# Did anyone here visit Bolshoi theater?



## Clouds Weep Snowflakes

How can I get there? Is it expensive? And do I need to speak Russian?
This is one place I just HAVE to visit someday; anything you could add for me?


----------



## Dima

Clouds Weep Snowflakes said:


> How can I get there? Is it expensive? And do I need to speak Russian?
> This is one place I just HAVE to visit someday; anything you could add for me?


You can buy tickets online on english version of site of Bolshoi: https://tickets.bolshoi.ru/en/info/ptspeclist/

If you buy tickets online *a few months before visit *on site an average price will be ~100-120$ on ballet and 60-70$ on opera. At last moment remains only bad places or very expensive tickets. You don't need to speak Russian to understand music


----------



## Dima

Clouds Weep Snowflakes said:


> anything you could add for me?


Bolshoi is mostly famous abroad for past achievements. But if you will be in Moscow I recommend you to visit Stanislavsky and Nemirovich-Danchenko Moscow Music Theatre: https://stanmus.com/
In my view it is the leading music theatre in Moscow now.
Bonus:
The tickets are much cheaper (in 2-3 times). 
Mostly no problems with tickets. 
Felix Korobov is one of the best russian conductors now.
As you may know the director of Bolshoi worked in that theatre before.


----------



## Clouds Weep Snowflakes

Dima said:


> Bolshoi is mostly famous abroad for past achievements. But if you will be in Moscow I recommend you to visit Stanislavsky and Nemirovich-Danchenko Moscow Music Theatre: https://stanmus.com/
> In my view it is the leading music theatre in Moscow now.
> Bonus:
> The tickets are much cheaper (in 2-3 times).
> Mostly no problems with tickets.
> Felix Korobov is one of the best russian conductors now.
> As you may know the director of Bolshoi worked in that theatre before.

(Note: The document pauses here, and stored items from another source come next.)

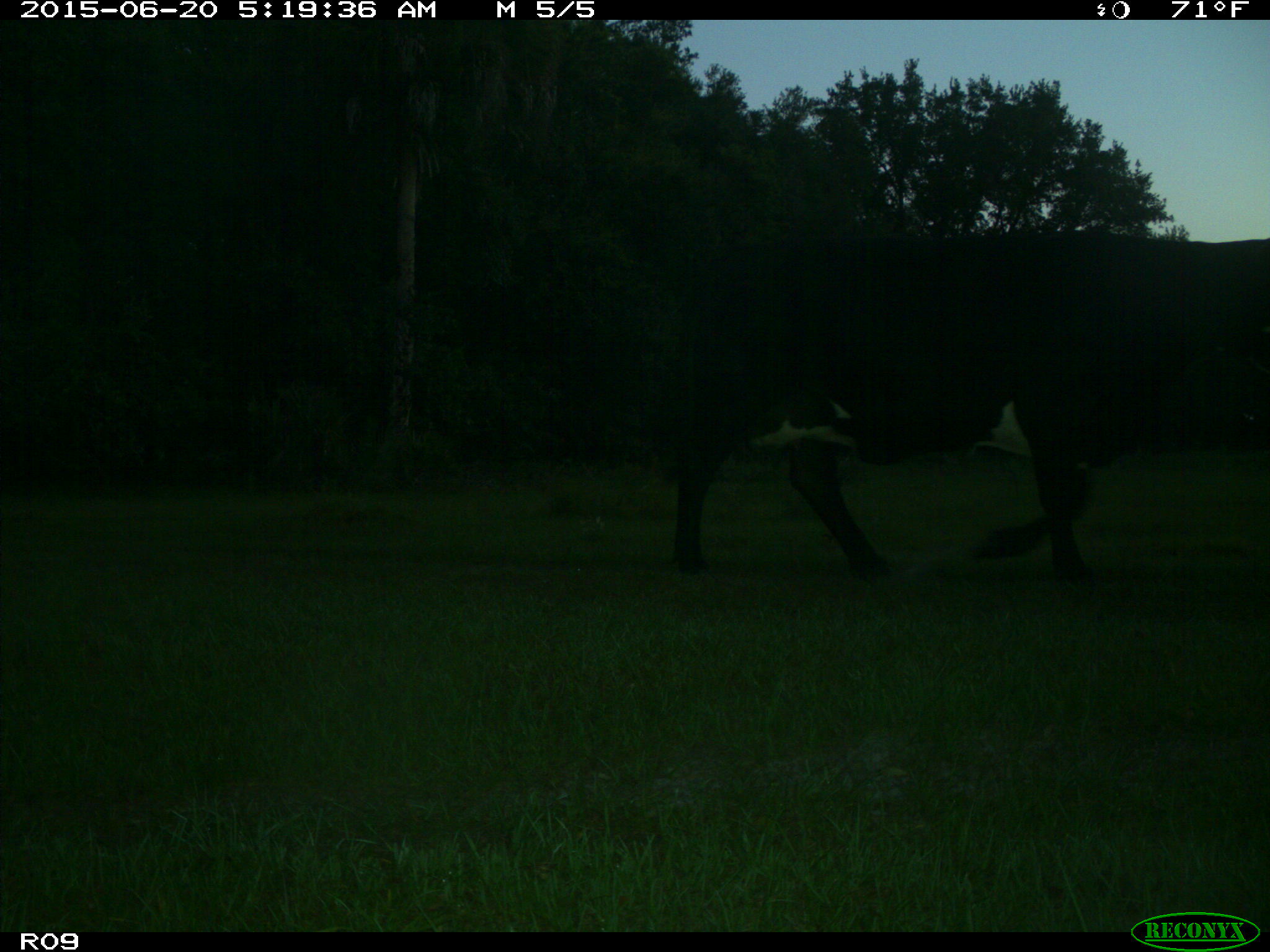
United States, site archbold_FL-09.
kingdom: Animalia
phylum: Chordata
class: Mammalia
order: Artiodactyla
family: Bovidae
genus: Bos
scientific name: Bos taurus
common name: domestic cow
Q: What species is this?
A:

How good are people in the European parts of Russia in English? And how cold are winters?


----------



## Dima

Clouds Weep Snowflakes said:


> How good are people in the European parts of Russia in English? And how cold are winters?


Winters are unpredictable from 0 С to - 20 С. Better to take dress as warmer as you can, because with wind -4 C is the same as -20 without wind. Today is -2 C.
Unfortunately even in big cities most of russian people does not know English. Of course in big hotels there is somebody who 
knows. But if you trip alone mobile internet will help you to know what places you should visit and the route.
Free Wi-fi is in most hotels.

P.S The best weather in Moscow and St.Petersburg is between 1-20 August.


----------



## Zhdanov

Clouds Weep Snowflakes said:


> And how cold are winters?


why so necessary to visit in winter as if there's no springtime or autumn?

how some might think winter is the only season in this part of the world at all?


----------



## JosefinaHW

Zhdanov said:


> why so necessary to visit in winter as if there's no springtime or autumn?
> 
> how some might think winter is the only season in this part of the world at all?


One of the many things I love about Russia is that it gets fabulous snowy winters. For more of us than you think, winter is our favorite season. When I go to Russia I am definitely going during the Winter! :cheers:


----------



## Clouds Weep Snowflakes

JosefinaHW said:


> One of the many things I love about Russia is that it gets fabulous snowy winters. For more of us than you think, winter is our favorite season. When I go to Russia I am definitely going during the Winter! :cheers:


Couldn't phrase it better!


----------